▸ Short text fragments from websites
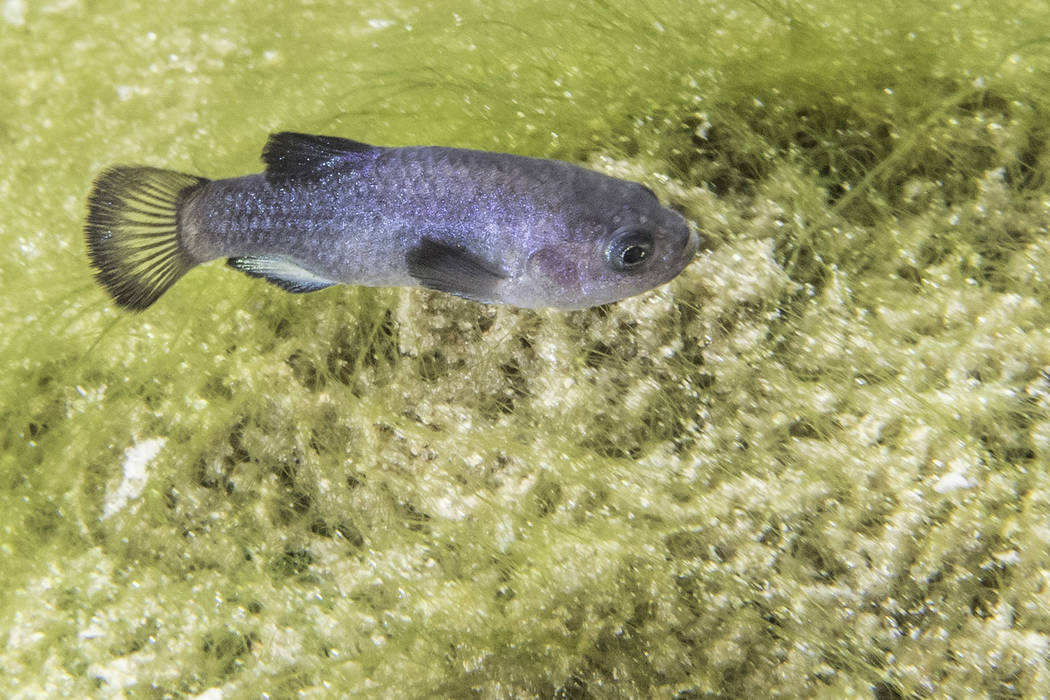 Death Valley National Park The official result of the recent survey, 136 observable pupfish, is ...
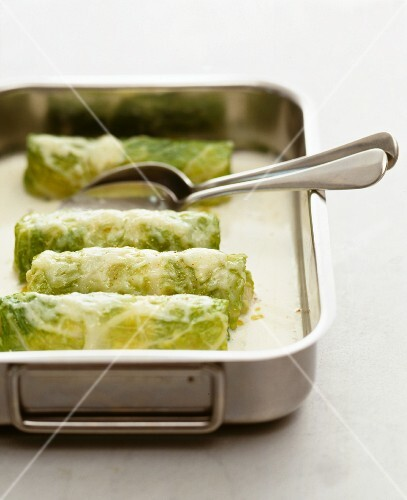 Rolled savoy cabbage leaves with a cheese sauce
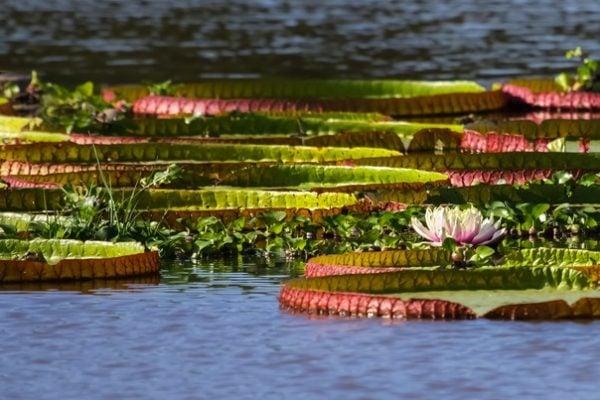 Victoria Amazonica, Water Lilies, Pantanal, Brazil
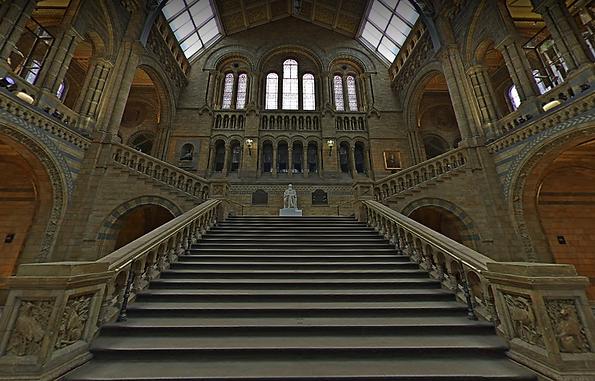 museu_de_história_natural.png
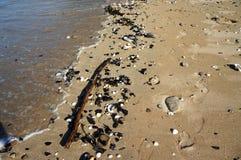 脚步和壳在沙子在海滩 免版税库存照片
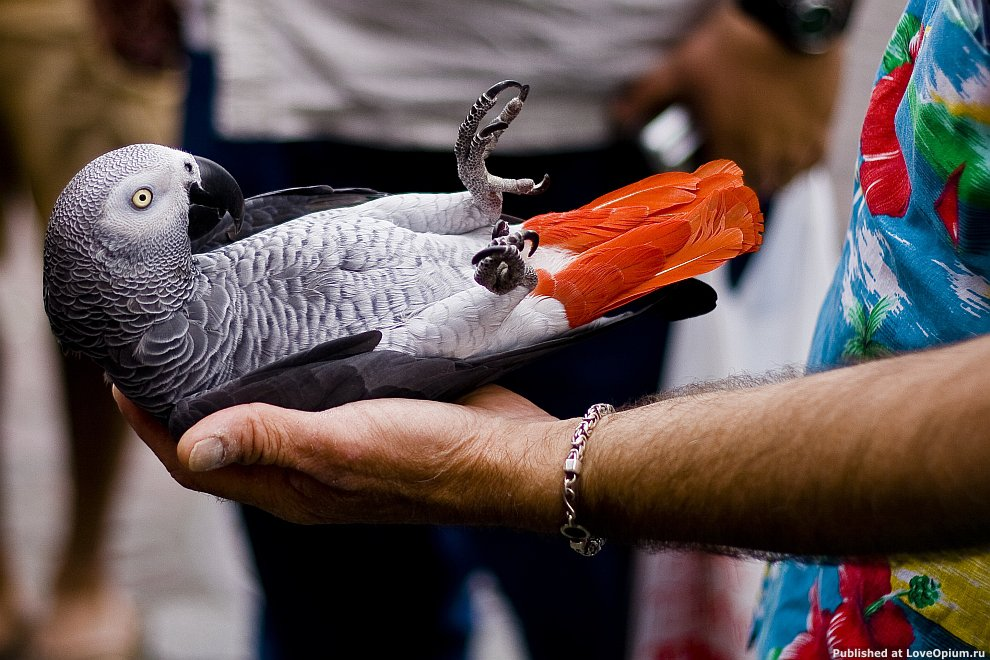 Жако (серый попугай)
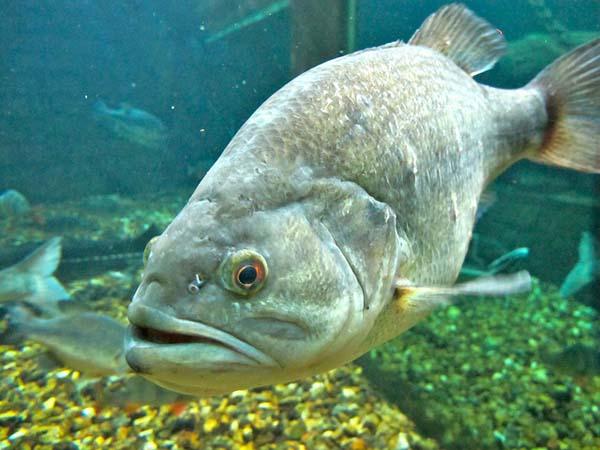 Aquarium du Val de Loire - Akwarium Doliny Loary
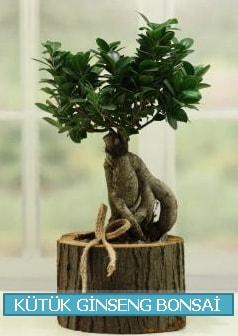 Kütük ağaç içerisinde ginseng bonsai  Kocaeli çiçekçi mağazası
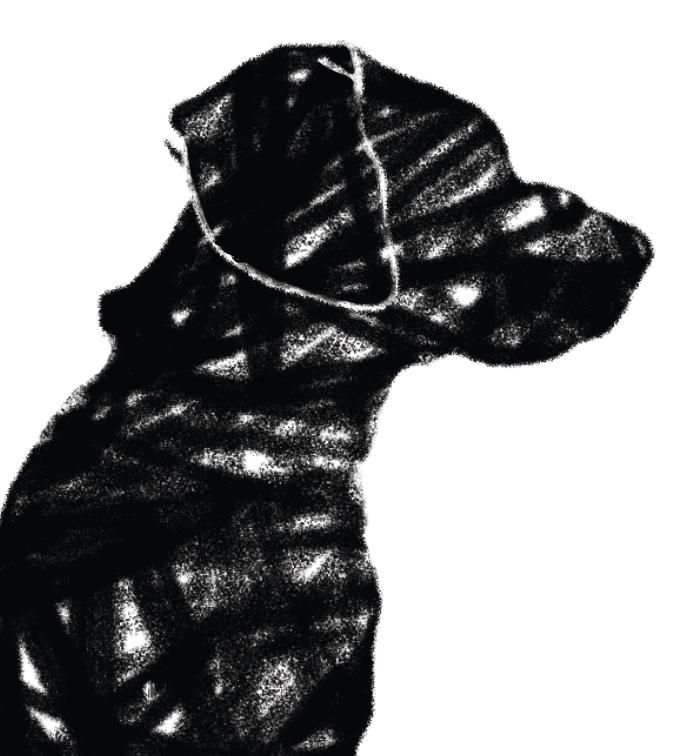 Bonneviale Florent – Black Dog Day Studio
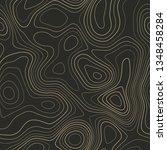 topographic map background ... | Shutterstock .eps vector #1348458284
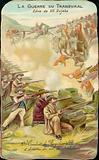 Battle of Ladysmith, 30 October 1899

▸ WHAT THIS TASK INVOLVES
Above are records with pictures; repeat the records exactly and leave the pictures out.

▸ ANSWER TO THE EXERCISE
 Death Valley National Park The official result of the recent survey, 136 observable pupfish, is ...
 Rolled savoy cabbage leaves with a cheese sauce
 Victoria Amazonica, Water Lilies, Pantanal, Brazil
 museu_de_história_natural.png
 脚步和壳在沙子在海滩 免版税库存照片
 Жако (серый попугай)
 Aquarium du Val de Loire - Akwarium Doliny Loary
 Kütük ağaç içerisinde ginseng bonsai  Kocaeli çiçekçi mağazası
 Bonneviale Florent – Black Dog Day Studio
 topographic map background ... | Shutterstock .eps vector #1348458284
 Battle of Ladysmith, 30 October 1899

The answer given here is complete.